§ **Exercise set**:
1: Copy the passage of the forum thread about the series solution v₁(x,t) from "what has to" to "these infinities down.".
2: Proceed with the forum thread about the series solution v₁(x,t), picking up right after its last sentence.

§ **Passage to read**:
------

Does v1(x,t) converge for x=0?

[Jamin2112]

Homework Statement

Currently working on a heat equation problem for an applied math class. I got a solution

v(x,t) = Ʃ_n≥1(2/n∏)sin(n∏x)cos(n∏ct), x ε [0,1], t≥0,​

which seems wrong since, for any fixed x and t, v(x,t)=∞.

Homework Equations

Governing equation is u_tt=c²u_xx, where c is the speed of sound and u(x,t) is the longitudinal pressure distribution along a tube that is open at x=0 and has a rigid surface at x=1. The boundary condition at x=0 is u(0,t)=g(t)=cos(ωt) where ω is the frequency of the emitted sound. On the other hand, the rigid surface at x=1 implies a vanishing pressure at that point, and thus the boundary condition u(1,t)=0. Assume the initial conditions of u_tt=c²u_xx are both zero.

The Attempt at a Solution

I'm supposed to "Use the transformation u(x,t) = v(x,t) + ψ(x)g(t) to homogenize the boundary conditions by enforcing linearity on ψ." Then I'm supposed to "Solve for the homogeneous solution v₁(x,t) of the transformed equation."

I've checked over my work several times and I keep getting

v₁(x,t) = Ʃ_n≥1(2/n∏)sin(n∏x)cos(n∏ct),
​

what has to be wrong.

Thoughts? Concerns?

 

[clamtrox]

I don't think that's a problem at all. You see, the solution you have there is a superposition of all possible solutions, and since you don't have a momentum cutoff in your system, there are infinitely many modes that can live in your system in the ultraviolet (short wavelength) limit. This is quite typical for physical problems, especially in quantum field theory, where most of your time gets spent on trying to talk these infinities down.

------

[Stored data entries]
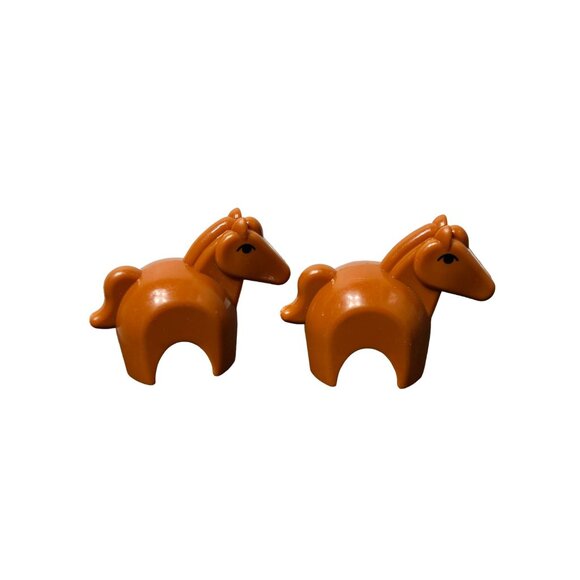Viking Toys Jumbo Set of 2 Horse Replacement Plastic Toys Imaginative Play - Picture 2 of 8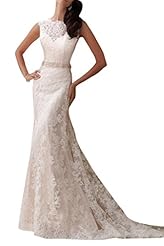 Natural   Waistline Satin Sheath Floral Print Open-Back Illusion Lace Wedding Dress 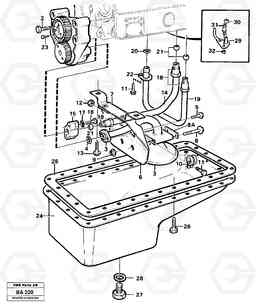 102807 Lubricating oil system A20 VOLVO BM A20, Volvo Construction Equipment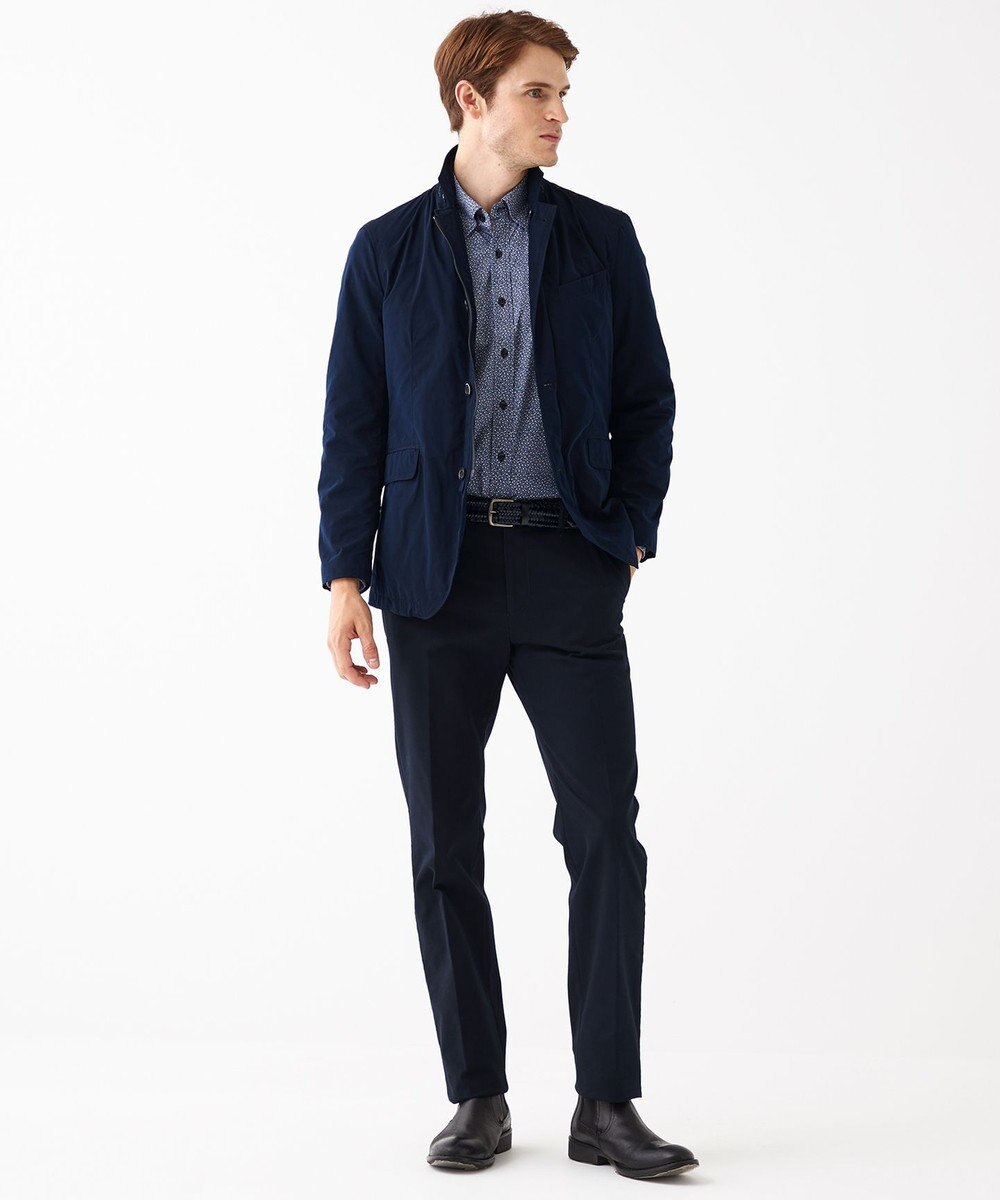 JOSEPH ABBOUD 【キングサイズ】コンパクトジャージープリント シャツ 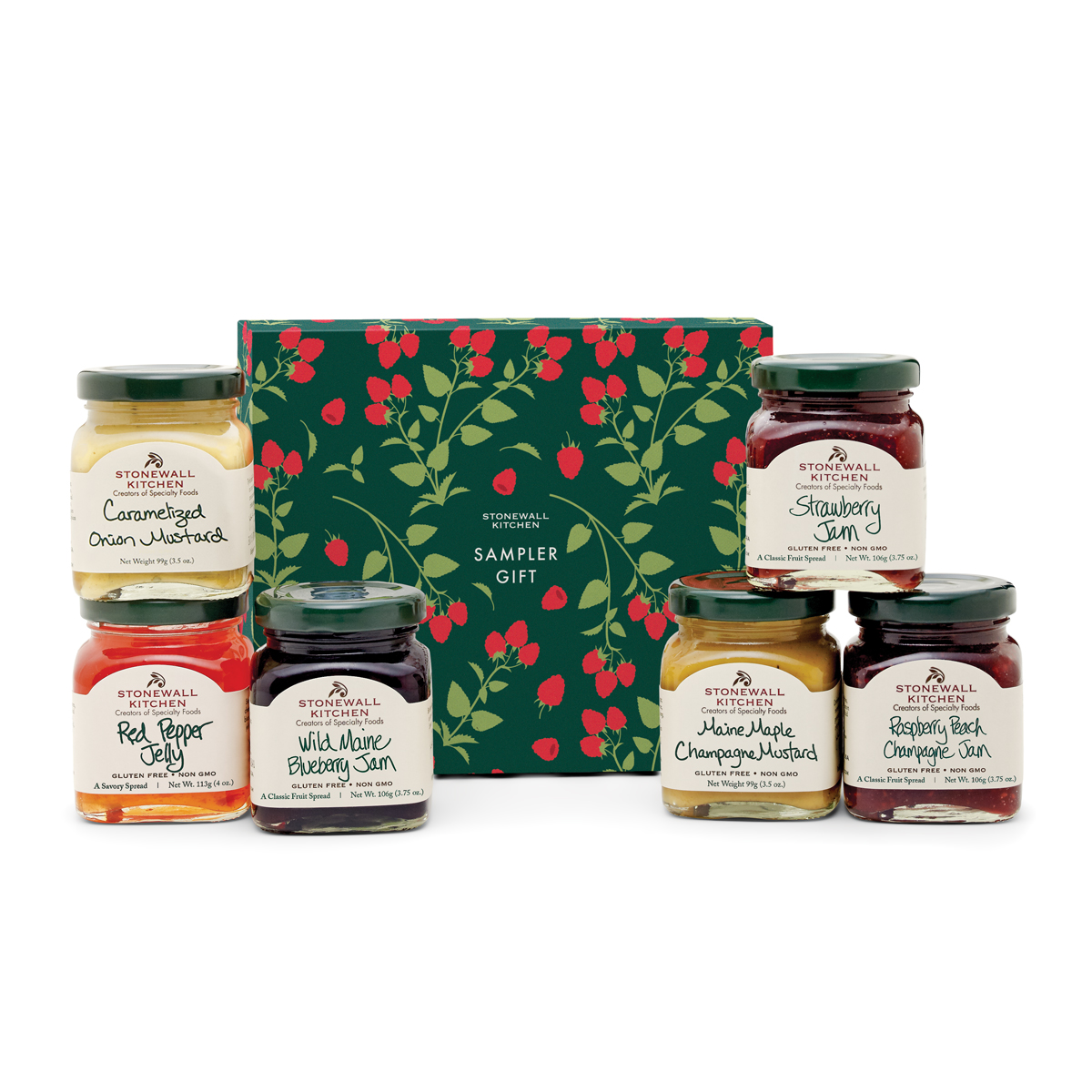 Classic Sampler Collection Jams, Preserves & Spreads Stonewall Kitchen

------

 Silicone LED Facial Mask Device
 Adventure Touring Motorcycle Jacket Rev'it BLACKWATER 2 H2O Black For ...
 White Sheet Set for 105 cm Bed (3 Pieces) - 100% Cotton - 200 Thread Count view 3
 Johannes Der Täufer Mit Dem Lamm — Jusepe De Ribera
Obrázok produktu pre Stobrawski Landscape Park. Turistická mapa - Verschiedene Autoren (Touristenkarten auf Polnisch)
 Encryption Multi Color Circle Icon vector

------

§ **Answers in order**:
1:
what has to be wrong.

Thoughts? Concerns?

 

[clamtrox]

I don't think that's a problem at all. You see, the solution you have there is a superposition of all possible solutions, and since you don't have a momentum cutoff in your system, there are infinitely many modes that can live in your system in the ultraviolet (short wavelength) limit. This is quite typical for physical problems, especially in quantum field theory, where most of your time gets spent on trying to talk these infinities down.

2:
 

[Jamin2112]

Cool!

 

[Jamin2112]

I have a question on my next homework problem. The setup is:

u_tt = u_xx
u(0,t)=0
u_t(x,0)=0
u(x,0)=xe^-x2.

I used separation of variables u(x,t)=X(x)T(t), so that we have XT'' = X''T = k. In the case of k > 0 and k = 0, when I attempted to solve for u I reached an inconsistency with u(x,0)=xe^-x2. In the case where k = -λ² < 0, I have found it impossible to determine the eigenvalue λ. We have X(x) = Asin(λx) + Bcos(λx) and T(t) = Csin(λt) + Dcos(λt). Since u_t(x,0) = 0, we need T'(0) = -λC = 0 if we want a nontrivial solution; hence u(x,t) = [Asin(λx) + Bcos(λx)]cos(λt). Then u(0,t) = Bcos(λx)cos(λt) = 0 implies B = 0; hence u(x,t) = Asin(λx)cos(λt). The last thing we could use would be u(0,t) = 0, but this gives us no information.

What can I do?

 

[clamtrox]

You need to use the full solution - you certainly can't have u = x*exp(-x^2) with just one sine and cosine term!
X(x) = \sum_\lambda A_{\lambda} \sin(\lambda x)
T(t) = \sum_\lambda D_{\lambda} \cos(\lambda t)

A Fourier series of x*exp(-x^2) might be useful next!

 

[HallsofIvy]

Homework Statement

Currently working on a heat equation problem for an applied math class. I got a solution

v(x,t) = Ʃ_n≥1(2/n∏)sin(n∏x)cos(n∏ct), x ε [0,1], t≥0,​

which seems wrong since, for any fixed x and t, v(x,t)=∞.

It is quite obvious that this does converge for x= 0.

Homework Equations

Governing equation is u_tt=c²u_xx, where c is the speed of sound and u(x,t) is the longitudinal pressure distribution along a tube that is open at x=0 and has a rigid surface at x=1. The boundary condition at x=0 is u(0,t)=g(t)=cos(ωt) where ω is the frequency of the emitted sound. On the other hand, the rigid surface at x=1 implies a vanishing pressure at that point, and thus the boundary condition u(1,t)=0. Assume the initial conditions of u_tt=c²u_xx are both zero.

The Attempt at a Solution

I'm supposed to "Use the transformation u(x,t) = v(x,t) + ψ(x)g(t) to homogenize the boundary conditions by enforcing linearity on ψ." Then I'm supposed to "Solve for the homogeneous solution v₁(x,t) of the transformed equation."

I've checked over my work several times and I keep getting

v₁(x,t) = Ʃ_n≥1(2/n∏)sin(n∏x)cos(n∏ct),
​

what has to be wrong.

Thoughts? Concerns?